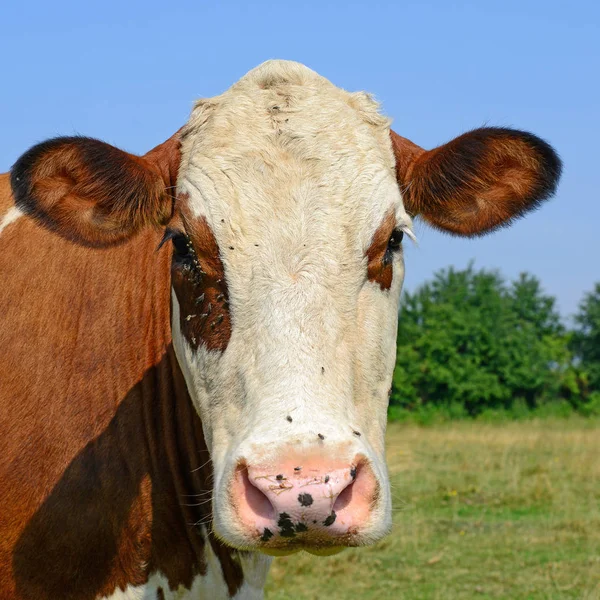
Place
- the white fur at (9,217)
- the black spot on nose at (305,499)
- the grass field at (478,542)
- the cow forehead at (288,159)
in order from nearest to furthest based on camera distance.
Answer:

# Exercise requirements
Pull out every line in the items above that contains the word "nearest".

# Written solution
in order from nearest to furthest based on camera distance.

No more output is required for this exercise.